The U.S. Centers for Disease Control (CDC), is getting in on the vibrio outbreak linked to crab meat imported from Venezuela – often posing as Maryland crab – along with state and local health officials, and the U.S. Food and Drug Administration.
CDC recommends that consumers not eat, restaurants not serve, and retailers not sell fresh crab meat imported from Venezuela at this time.
How would consumers know? Ask questions?
Consumers are not the critical control point of this food safety system.
Yet my 9-year-old knew enough to ask if the aioli that was served with her chips at a hockey tournament in Newcastle, Australia, this was weekend, contained raw egg.
I wasn’t around, but a shiver of pride went through my body.
This type of product may be labeled as fresh or precooked. It’s commonly found in plastic containers.
Food contaminated with Vibrio parahaemolyticus usually looks, smells, and tastes normal.
If you buy crab meat and do not know whether it is from Venezuela, do not eat, serve, or sell it. Throw it away.
CDC, state and local health officials, and the U.S. Food and Drug Administration are investigating a multistate outbreak of Vibrio parahaemolyticus infections linked to eating fresh crab meat imported from Venezuela.

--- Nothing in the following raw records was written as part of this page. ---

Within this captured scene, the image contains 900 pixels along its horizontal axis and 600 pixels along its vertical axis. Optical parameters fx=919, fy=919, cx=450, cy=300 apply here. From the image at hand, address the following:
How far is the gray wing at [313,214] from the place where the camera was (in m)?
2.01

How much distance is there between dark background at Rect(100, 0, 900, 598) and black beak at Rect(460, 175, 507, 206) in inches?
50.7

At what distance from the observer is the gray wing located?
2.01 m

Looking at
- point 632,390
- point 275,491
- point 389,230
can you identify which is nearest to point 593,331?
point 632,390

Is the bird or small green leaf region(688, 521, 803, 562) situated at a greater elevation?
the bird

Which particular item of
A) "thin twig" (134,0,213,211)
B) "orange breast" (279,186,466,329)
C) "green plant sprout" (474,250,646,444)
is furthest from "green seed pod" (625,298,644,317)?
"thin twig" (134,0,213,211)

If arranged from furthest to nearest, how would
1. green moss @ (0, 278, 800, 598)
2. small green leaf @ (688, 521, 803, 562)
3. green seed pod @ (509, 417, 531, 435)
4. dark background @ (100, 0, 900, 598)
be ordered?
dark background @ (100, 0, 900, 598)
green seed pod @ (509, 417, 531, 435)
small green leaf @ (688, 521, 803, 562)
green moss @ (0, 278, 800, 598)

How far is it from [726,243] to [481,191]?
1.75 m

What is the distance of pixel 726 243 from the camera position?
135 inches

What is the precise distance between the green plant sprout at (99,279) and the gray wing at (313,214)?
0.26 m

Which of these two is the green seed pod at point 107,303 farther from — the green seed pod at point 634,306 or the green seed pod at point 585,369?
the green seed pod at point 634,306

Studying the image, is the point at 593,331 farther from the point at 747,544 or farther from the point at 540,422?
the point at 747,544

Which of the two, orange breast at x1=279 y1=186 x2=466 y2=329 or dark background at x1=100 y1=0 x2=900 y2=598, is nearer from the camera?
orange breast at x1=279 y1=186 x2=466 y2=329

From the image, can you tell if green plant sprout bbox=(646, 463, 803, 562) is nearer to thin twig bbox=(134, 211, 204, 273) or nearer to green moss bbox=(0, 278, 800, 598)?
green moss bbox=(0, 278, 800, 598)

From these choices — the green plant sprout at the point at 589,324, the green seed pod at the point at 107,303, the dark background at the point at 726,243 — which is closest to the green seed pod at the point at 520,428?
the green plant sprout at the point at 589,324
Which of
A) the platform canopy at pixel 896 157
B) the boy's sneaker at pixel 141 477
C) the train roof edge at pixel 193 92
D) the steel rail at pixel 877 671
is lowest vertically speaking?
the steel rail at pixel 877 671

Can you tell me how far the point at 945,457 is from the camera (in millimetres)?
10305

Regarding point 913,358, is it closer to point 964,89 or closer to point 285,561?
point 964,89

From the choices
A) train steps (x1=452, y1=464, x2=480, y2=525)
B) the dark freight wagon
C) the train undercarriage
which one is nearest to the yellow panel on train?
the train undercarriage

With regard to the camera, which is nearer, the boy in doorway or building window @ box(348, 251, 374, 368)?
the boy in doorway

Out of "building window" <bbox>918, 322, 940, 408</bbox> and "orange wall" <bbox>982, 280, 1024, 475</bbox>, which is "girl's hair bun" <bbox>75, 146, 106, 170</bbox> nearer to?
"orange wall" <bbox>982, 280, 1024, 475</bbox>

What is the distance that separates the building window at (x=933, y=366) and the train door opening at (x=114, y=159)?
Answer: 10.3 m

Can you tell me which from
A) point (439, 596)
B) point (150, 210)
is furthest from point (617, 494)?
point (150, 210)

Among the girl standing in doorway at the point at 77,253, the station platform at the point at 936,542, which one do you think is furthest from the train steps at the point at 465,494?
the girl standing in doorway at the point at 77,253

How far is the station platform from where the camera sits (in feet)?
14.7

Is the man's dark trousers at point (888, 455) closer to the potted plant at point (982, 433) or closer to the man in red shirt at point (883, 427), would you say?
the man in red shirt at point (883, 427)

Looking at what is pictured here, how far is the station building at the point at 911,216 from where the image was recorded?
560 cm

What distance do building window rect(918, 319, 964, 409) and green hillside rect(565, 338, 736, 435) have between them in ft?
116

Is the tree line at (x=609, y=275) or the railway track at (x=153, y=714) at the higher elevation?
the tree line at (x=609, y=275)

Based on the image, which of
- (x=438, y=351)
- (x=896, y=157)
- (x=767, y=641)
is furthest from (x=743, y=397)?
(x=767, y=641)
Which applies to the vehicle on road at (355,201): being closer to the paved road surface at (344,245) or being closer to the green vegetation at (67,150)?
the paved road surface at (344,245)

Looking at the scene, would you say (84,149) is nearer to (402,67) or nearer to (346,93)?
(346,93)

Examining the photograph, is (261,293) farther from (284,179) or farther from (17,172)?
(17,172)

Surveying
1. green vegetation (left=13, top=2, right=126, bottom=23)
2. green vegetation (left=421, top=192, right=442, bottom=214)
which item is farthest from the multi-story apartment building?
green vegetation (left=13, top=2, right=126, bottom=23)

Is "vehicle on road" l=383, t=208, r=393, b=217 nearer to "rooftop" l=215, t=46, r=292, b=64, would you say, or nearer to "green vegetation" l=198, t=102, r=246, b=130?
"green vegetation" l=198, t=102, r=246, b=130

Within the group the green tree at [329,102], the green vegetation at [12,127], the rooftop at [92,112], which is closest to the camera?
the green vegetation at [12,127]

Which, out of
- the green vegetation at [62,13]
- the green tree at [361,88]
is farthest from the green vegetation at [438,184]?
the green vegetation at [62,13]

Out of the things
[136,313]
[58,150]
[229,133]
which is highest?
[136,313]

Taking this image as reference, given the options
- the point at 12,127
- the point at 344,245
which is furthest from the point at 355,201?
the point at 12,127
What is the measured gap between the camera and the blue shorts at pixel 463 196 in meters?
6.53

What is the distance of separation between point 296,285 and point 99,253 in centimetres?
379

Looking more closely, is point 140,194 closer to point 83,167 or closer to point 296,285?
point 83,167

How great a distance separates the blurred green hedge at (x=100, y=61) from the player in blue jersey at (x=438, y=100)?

Epidemiologic evidence indicates that precooked fresh crab meat imported from Venezuela is the likely source of this outbreak.
Twelve people infected with Vibrio parahaemolyticus who ate fresh crab meat have been reported from Maryland, Louisiana, Pennsylvania, and the District of Columbia.
Four people (33%) have been hospitalized. No deaths have been reported.
Illnesses started on dates ranging from April 1, 2018 to July 3, 2018.